━━━ SOURCE RECORDS ━━━

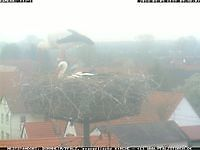 Storks Bornheim Germany Bornheim Germany - Webcams Abroad live images
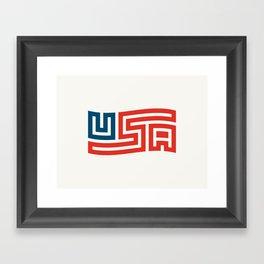 USA Flag Framed Art Print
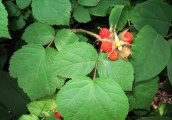 Rubus phoenicolasius* (Wine Raspberry)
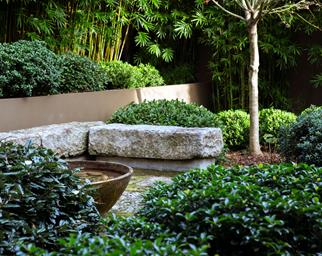 Garden with stone-walled pond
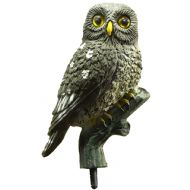 LITTLE OWL DECOY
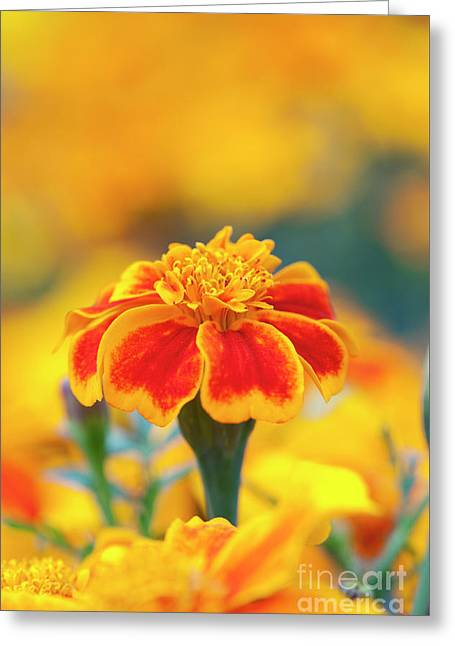 Marigold Zenith Greeting Card by Tim Gainey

━━━

**WHAT YOU HAVE TO DO:**
Set down word for word each line from the one containing "Garden with stone-walled pond" through the end of the material, and keep the pictures out of it.

**EXPECTED OUTPUT:**
 Garden with stone-walled pond
 LITTLE OWL DECOY
 Marigold Zenith Greeting Card by Tim Gainey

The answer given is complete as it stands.